Work to complete →
Pick out every line of the entries below where "track" occurs, and copy those lines.

Source material section start

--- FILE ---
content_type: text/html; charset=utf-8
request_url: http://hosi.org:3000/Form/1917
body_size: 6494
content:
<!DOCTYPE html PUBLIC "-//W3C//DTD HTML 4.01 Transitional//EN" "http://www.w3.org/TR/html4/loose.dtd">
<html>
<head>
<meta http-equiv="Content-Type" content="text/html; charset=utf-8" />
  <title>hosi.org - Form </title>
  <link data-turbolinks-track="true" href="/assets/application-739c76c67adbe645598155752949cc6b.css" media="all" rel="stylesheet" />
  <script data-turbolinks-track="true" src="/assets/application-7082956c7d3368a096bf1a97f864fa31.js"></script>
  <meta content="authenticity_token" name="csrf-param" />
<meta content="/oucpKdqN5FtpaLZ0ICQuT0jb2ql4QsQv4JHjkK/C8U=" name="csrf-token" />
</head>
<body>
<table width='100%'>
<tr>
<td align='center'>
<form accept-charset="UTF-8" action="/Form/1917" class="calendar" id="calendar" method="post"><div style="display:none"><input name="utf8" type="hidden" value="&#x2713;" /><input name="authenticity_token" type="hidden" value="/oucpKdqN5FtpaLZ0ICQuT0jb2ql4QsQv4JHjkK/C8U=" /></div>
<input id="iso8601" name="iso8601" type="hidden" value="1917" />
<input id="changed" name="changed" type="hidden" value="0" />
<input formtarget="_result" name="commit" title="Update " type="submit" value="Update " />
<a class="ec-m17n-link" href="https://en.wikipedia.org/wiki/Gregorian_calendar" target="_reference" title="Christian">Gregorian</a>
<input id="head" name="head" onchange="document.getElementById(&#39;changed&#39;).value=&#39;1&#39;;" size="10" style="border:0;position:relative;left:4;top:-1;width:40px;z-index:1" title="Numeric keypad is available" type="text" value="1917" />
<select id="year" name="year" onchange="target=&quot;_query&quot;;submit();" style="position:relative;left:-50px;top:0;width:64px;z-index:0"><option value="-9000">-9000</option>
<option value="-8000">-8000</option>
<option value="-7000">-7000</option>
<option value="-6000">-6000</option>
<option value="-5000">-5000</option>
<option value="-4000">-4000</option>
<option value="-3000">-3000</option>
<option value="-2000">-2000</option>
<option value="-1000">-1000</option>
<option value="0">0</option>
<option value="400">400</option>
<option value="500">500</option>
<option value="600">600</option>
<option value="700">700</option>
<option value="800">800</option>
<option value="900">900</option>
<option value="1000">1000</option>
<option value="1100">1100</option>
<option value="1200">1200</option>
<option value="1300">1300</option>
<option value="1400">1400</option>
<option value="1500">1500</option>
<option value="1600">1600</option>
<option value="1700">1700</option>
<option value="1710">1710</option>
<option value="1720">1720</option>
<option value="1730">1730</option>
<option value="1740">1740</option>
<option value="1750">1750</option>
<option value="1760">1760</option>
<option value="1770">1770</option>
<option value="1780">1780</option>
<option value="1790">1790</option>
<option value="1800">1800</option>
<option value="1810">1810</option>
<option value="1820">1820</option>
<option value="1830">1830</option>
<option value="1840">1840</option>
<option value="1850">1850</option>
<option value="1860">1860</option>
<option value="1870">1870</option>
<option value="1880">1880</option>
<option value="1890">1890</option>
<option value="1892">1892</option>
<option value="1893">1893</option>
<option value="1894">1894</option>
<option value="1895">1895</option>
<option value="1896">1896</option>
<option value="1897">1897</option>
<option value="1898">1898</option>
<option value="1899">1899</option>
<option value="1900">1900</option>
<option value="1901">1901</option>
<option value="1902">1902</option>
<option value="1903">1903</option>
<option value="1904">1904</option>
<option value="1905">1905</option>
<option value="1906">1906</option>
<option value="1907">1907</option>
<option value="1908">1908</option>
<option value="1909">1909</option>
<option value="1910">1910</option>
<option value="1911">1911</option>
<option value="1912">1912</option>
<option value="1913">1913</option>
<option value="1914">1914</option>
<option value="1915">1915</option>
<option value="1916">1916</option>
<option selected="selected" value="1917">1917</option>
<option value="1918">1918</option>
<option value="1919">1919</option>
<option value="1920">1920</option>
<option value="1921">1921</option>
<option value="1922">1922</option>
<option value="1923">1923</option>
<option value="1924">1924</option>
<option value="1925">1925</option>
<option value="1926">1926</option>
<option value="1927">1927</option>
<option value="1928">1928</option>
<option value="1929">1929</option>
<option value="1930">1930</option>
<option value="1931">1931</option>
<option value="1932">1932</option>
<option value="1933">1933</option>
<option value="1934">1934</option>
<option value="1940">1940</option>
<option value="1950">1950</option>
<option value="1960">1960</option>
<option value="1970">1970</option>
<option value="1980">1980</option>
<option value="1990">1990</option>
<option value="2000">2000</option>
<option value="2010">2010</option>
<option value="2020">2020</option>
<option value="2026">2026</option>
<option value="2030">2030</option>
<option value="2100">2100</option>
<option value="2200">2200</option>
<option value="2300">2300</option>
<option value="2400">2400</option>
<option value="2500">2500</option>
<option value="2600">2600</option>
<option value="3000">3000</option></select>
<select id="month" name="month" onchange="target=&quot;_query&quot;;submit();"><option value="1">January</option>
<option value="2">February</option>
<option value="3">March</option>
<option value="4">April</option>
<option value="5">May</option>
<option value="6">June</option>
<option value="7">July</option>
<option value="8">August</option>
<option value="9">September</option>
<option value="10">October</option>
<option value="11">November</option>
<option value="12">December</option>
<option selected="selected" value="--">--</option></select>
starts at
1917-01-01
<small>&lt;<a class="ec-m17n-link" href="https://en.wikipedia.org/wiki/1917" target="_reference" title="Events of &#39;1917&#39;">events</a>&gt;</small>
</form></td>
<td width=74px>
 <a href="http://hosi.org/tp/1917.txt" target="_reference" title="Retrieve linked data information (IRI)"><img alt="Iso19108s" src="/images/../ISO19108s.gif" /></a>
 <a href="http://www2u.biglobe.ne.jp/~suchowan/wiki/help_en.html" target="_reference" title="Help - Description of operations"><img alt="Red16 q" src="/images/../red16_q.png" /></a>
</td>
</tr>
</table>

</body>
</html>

Source material section end
Source material section start

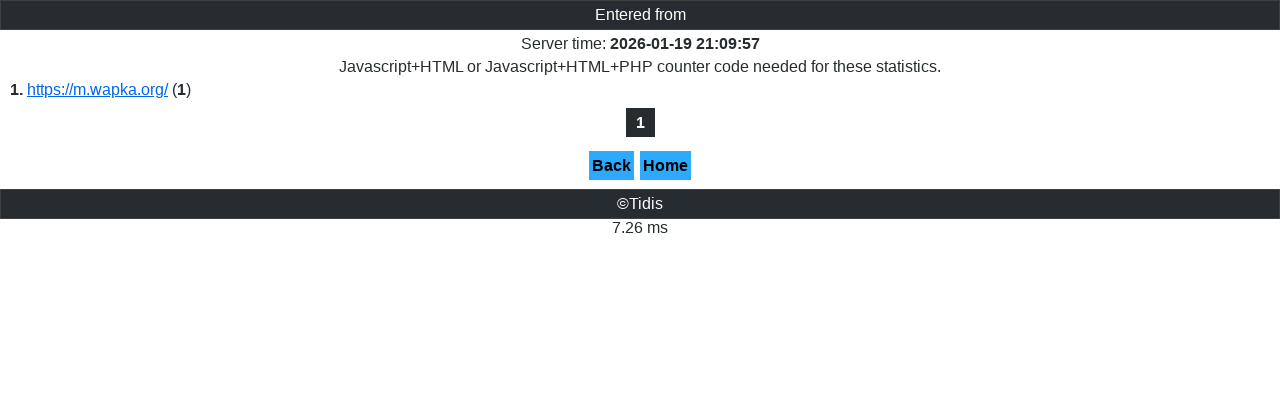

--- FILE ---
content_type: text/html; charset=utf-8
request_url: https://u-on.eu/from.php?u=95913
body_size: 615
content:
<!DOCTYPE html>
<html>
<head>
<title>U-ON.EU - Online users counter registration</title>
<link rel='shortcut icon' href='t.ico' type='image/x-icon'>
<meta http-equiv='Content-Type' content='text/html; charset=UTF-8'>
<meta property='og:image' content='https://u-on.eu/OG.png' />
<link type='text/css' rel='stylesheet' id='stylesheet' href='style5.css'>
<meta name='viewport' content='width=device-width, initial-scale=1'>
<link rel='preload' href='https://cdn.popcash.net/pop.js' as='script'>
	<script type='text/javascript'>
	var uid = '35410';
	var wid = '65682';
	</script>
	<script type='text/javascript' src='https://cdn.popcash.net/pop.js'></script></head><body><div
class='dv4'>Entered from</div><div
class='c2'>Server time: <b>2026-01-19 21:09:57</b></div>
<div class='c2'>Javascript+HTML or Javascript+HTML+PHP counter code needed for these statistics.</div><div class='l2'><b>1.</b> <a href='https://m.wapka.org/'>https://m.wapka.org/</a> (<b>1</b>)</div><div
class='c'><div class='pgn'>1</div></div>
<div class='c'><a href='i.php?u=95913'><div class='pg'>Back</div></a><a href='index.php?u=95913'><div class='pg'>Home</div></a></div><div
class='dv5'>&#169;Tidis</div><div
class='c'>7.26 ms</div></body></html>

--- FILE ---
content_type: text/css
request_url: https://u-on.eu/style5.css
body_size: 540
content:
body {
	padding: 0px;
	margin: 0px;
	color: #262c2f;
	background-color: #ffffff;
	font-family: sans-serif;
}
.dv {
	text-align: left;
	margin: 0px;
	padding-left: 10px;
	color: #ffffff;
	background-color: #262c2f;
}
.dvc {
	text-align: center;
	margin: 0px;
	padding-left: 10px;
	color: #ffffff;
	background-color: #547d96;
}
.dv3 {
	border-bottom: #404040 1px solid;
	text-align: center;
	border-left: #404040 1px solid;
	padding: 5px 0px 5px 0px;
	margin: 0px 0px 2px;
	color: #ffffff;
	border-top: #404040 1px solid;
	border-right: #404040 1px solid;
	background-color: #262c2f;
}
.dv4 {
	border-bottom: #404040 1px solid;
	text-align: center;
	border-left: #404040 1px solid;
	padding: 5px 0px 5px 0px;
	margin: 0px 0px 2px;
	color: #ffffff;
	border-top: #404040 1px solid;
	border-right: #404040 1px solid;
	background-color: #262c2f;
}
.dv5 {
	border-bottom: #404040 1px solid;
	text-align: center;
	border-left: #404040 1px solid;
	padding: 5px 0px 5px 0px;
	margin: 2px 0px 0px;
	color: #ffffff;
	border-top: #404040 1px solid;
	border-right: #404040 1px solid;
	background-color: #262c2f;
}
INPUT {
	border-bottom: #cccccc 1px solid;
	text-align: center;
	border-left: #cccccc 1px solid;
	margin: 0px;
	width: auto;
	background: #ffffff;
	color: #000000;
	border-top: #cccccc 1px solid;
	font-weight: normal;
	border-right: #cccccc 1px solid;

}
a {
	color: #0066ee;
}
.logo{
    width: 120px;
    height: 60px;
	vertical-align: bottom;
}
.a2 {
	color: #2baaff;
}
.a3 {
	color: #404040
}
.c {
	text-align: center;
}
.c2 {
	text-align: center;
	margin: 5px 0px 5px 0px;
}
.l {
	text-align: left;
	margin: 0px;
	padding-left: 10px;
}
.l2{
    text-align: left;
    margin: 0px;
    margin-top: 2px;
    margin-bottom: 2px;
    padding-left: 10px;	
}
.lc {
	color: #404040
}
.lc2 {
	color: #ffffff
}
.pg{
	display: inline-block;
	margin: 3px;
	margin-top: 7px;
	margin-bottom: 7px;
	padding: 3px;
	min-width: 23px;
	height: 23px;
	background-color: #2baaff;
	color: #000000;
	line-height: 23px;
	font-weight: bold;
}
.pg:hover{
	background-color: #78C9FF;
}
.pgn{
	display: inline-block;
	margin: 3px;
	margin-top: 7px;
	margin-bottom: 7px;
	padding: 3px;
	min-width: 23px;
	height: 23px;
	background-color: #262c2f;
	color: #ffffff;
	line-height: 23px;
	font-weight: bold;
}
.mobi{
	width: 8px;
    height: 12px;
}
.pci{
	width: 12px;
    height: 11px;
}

Source material section end

The answer →
  <link data-turbolinks-track="true" href="/assets/application-739c76c67adbe645598155752949cc6b.css" media="all" rel="stylesheet" />
  <script data-turbolinks-track="true" src="/assets/application-7082956c7d3368a096bf1a97f864fa31.js"></script>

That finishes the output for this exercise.